Aylor then rejoins the rest and tells them, that she has found something in an alcove in the eastern transept.

_“Forsooth! They are still here, after all the time. The elders were right! They were right!”_ Dirtan cheers, as the third stash is opened.

What he is speaking of must be the seven gold and silver statuettes, depicting gnomes in regal poses with crowns sitting on their heads, likely some ancient gnomish kings. In addition, the stash contains a holy symbol of Ilmater, humbly made from wood and tin.

_“The holy symbol of Narteflun!”_ Dirtan comments the finding, his voice full of respect.

The Ilmatari does not seem to pay much attention to the four potions, the four wand and the small pouch, that also reside inside the alcove, however.


----------



## hafrogman (Oct 25, 2006)

Kylest looks quickly over the various items gathered from the hidden holes and alcoves, but keeps glancing back towards the doors, and the only path out.

"Gather everything up, there will be time to deal with it later, I hope.  Dirtan, did you say the scrolls could get us out of here?  What are they?"


----------



## Bloodweaver1 (Oct 25, 2006)

*Aylor Creegan*

"Lets take those weapons and potions with us too." Whispers Aylor, "They might prove to be useful to us later. "


----------



## Mista Collins (Oct 26, 2006)

"It looks like we are going to have to fight our way out!" Selvaggio calls Intrepido in close and looks back to the others. "I can summon some help, but I don't know what we will be up against."


----------



## Thanee (Oct 26, 2006)

_“Most of these items have been stored here once to aid in the defense of the temple. Many of them should contain information on how to use them. As for the scrolls, maybe you can decipher them? We should still have some time, and it would be good to know, what we have at our disposal.”_


----------



## Scotley (Oct 26, 2006)

*Eldwyn*

"I'll have a look at the scrolls. I'd like to try out some of those weapons as well if it comes down to a stand up fight. My brother halfling and I will be able to put the smaller ones to use."  Eldwyn will set to work on the scrolls having some facility with both divine and arcane magic.


----------



## hafrogman (Oct 26, 2006)

"Well, you take a look at the scrolls, see if any of them could be useful.  I'm going to have a listen at the door."

So saying, Kylest draws his sword and creeps towards the northern temple door.  He pauses just inside the door, straining his ears for any voices or footsteps outside.

[sblock=ooc]Move silently +7
Listen +8[/sblock]


----------



## Thanee (Oct 26, 2006)

While sneaking towards the entrance, Kylest realizes, that it might be possible to actually get a view on the surrounding area from the somewhat precarious walkway ahead.

The dwarven scout can hear some orcs talking, they seem eager about something, and a bit angry about another thing. Lacking the knowledge of their language, however, that's all he can discern.

Elmus notes, that he can make use of a small dagger or short sword, but his _eldritch power_ is probably more useful.

Meanwhile, Eldwyn tries to figure out the magic written down on the ancient parchments, but he soon realizes, that his knowledge alone won't get him very far. With a few simple guestures, the halfling casts a spell to aid him in this task.

Eldwyn:
[SBLOCK]You cast _Read Magic_.

### INFORMATION SHOWN
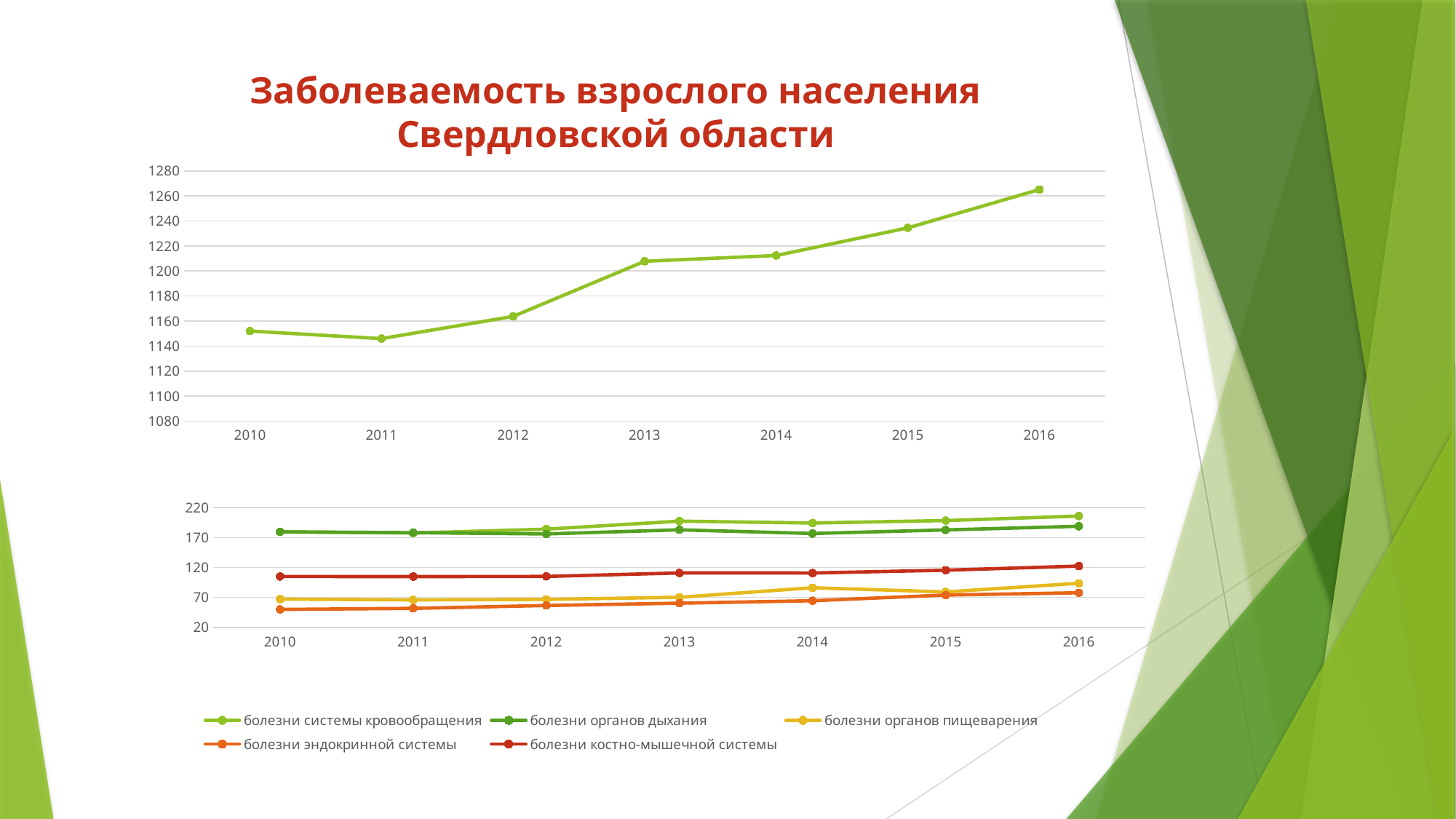
On the top chart, is the value for 2011 greater or less than 1160? less On the top chart, is the value for 2016 greater or less than 1240? greater On the bottom chart, which series has the highest value in 2016? болезни системы кровообращения On the top chart, do the values generally rise or fall from 2010 to 2016? rise On the bottom chart, which series has the lowest value in 2010? болезни эндокринной системы What kind of chart is the top chart on the slide? line chart What is the title of the slide's chart? Заболеваемость взрослого населения Свердловской области On the top chart, which year has the lowest value? 2011 On the bottom chart, is the value for болезни костно-мышечной системы in 2010 greater or less than 120? less On the top chart, which year has the highest value? 2016 How many series does the legend of the bottom chart list? 5 How many data points are plotted on the top chart? 7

### EXERCISE PROMPT
Continue the play-by-post adventure thread about the gnomish temple stash and the orcs outside, starting right after its last sentence.

### RESULT FOR THIS TASK
You decipher the following scrolls:
_Divine Scroll of Blade Barrier_
_Divine Scroll of Flame Strike_
_Divine Scroll of Summon Monster V_
_Divine Scroll of Magic Circle against Evil_
_Divine Scroll of Dispel Magic (10th caster level)_
_Divine Scroll of Bless (3rd caster level)_
_Arcane Scroll of Summon Monster V_
_Arcane Scroll of Ice Storm_
_Arcane Scroll of Shadow Conjuration (10th caster level)_
_Arcane Scroll of Fireball_
_Arcane Scroll of Invisibility Sphere (7th caster level)_
_Arcane Scroll of Fog Cloud_
_Arcane Scroll of Glitterdust (4th caster level)_
_Arcane Scroll of Web_
_Arcane Scroll of Sleep_[/SBLOCK]


----------



## Scotley (Oct 26, 2006)

*Eldwyn*

Looking up from his work with a smile Eldwyn annouces, "These will be of some use to us should the battle go against us." He quickly shares his findings with the others.


----------



## Bloodweaver1 (Oct 27, 2006)

*Aylor Creegan*

"Good to know..." Approves Aylor as she looks from the magical weapons to the front door. "Question, how far do we want to push this counter strike?" She polls the question to the rest of the group as she looks at each of them in turn. "We still have the element of surprise with us. As I see it, we can either stay and cause more damage or retreat back and come back another day. Though the risk of them being more cautious would be high." States Aylor. "I think you all know what I would prefer, but its a group effort."


----------



## hafrogman (Oct 27, 2006)

Kylest returns to the others for a moment, pausing and considering Aylor's thoughts.

"Well, we have accomplished Dirtan's mission, but we also set out to reclaim the temple as a whole.  However, if were to fall now, the gnomish treasures would certainly be lost.  I think for today we should focus on completing our first task, and then return to cause more havok in the future.  For now though, our priority is to not be here anymore.  I have no desire to overwhelmed or trapped here.  I think I can get a view of what's outside from the walkway.  Bide a moment and I will go see what I can see."

Having said his piece, Kylest nods and sets off again to scout out the fron enterance, trying to traverse the walkway and get a view of the temple entrance without being seen himself.

[sblock=ooc]Hide +7
Move Silently +7
Balance +7[/sblock]


----------



## Mista Collins (Oct 30, 2006)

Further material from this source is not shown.